Directions: The records that follow are to be repeated exactly, with the pictures removed.

-------- Records for the exercise

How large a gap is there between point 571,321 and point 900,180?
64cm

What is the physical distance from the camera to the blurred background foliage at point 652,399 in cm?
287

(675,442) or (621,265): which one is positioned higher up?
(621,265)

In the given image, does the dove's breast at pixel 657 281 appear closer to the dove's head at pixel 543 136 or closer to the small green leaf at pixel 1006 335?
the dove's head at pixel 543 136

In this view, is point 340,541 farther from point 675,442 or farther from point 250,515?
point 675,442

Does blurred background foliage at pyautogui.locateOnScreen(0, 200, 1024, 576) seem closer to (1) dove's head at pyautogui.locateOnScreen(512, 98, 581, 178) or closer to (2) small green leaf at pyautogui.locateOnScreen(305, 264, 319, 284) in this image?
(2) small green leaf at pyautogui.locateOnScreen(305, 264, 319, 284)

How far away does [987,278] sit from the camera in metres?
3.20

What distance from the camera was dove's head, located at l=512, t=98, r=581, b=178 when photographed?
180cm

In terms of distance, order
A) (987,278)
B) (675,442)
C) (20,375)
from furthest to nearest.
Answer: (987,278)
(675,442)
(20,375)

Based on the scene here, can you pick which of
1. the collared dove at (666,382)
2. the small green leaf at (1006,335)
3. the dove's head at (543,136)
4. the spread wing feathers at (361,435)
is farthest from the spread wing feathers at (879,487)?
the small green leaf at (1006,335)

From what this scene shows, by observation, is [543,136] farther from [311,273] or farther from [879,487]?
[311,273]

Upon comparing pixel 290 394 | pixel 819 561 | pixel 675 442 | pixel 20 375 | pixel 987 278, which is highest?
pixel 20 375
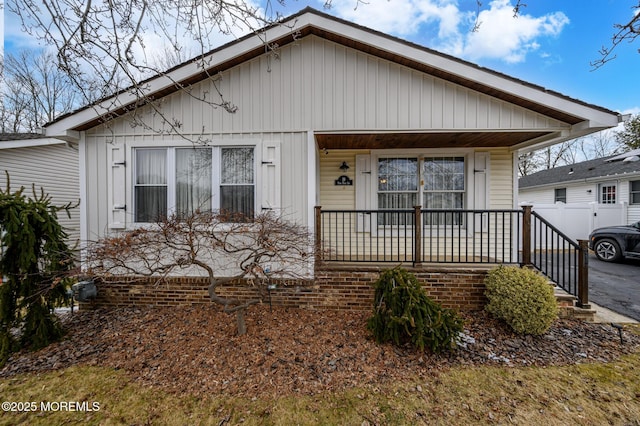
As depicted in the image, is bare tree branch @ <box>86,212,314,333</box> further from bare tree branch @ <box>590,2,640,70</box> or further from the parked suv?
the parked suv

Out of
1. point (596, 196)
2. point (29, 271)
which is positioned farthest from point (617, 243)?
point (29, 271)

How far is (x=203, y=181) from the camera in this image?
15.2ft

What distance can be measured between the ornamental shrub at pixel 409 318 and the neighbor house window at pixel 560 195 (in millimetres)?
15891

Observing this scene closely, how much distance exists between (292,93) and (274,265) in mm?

----------------

Final result:
How large a gap is there between point 571,321 and point 900,180?
64cm

What is the physical distance from the camera to the blurred background foliage at point 652,399 in cm?
287

(675,442) or (621,265): which one is positioned higher up?
(621,265)

In the given image, does the dove's breast at pixel 657 281 appear closer to the dove's head at pixel 543 136 or closer to the small green leaf at pixel 1006 335?
the dove's head at pixel 543 136

In this view, is point 340,541 farther from point 675,442 or farther from point 250,515?
point 675,442

Does blurred background foliage at pyautogui.locateOnScreen(0, 200, 1024, 576) seem closer to (1) dove's head at pyautogui.locateOnScreen(512, 98, 581, 178) or closer to (2) small green leaf at pyautogui.locateOnScreen(305, 264, 319, 284) in this image?
(2) small green leaf at pyautogui.locateOnScreen(305, 264, 319, 284)

How far away does [987,278] sit from the camera in metres?
3.20

What distance from the camera was dove's head, located at l=512, t=98, r=581, b=178 when photographed?
180cm

In terms of distance, order
A) (987,278)
B) (675,442)
C) (20,375)
from furthest to nearest.
Answer: (987,278)
(675,442)
(20,375)

Based on the scene here, can you pick which of
1. the collared dove at (666,382)
2. the small green leaf at (1006,335)
3. the dove's head at (543,136)
4. the spread wing feathers at (361,435)
is farthest from the spread wing feathers at (879,487)?
the small green leaf at (1006,335)

From what this scene shows, by observation, is [543,136] farther from [311,273] or farther from [879,487]?
[311,273]

Upon comparing pixel 290 394 | pixel 819 561 | pixel 675 442 | pixel 20 375 | pixel 987 278, which is highest?
pixel 20 375
As depicted in the image, is bare tree branch @ <box>86,212,314,333</box> further from bare tree branch @ <box>590,2,640,70</box> or further from the parked suv?
the parked suv

Out of
1. point (596, 196)
2. point (29, 271)
which is positioned farthest from point (617, 243)?
point (29, 271)

How far is (x=203, y=181) from the camera in this image?
15.2ft

What distance can be measured between the ornamental shrub at pixel 409 318 and the neighbor house window at pixel 560 195 (in millimetres)?
15891

Observing this scene closely, how much distance exists between (292,93) and (274,265) in mm?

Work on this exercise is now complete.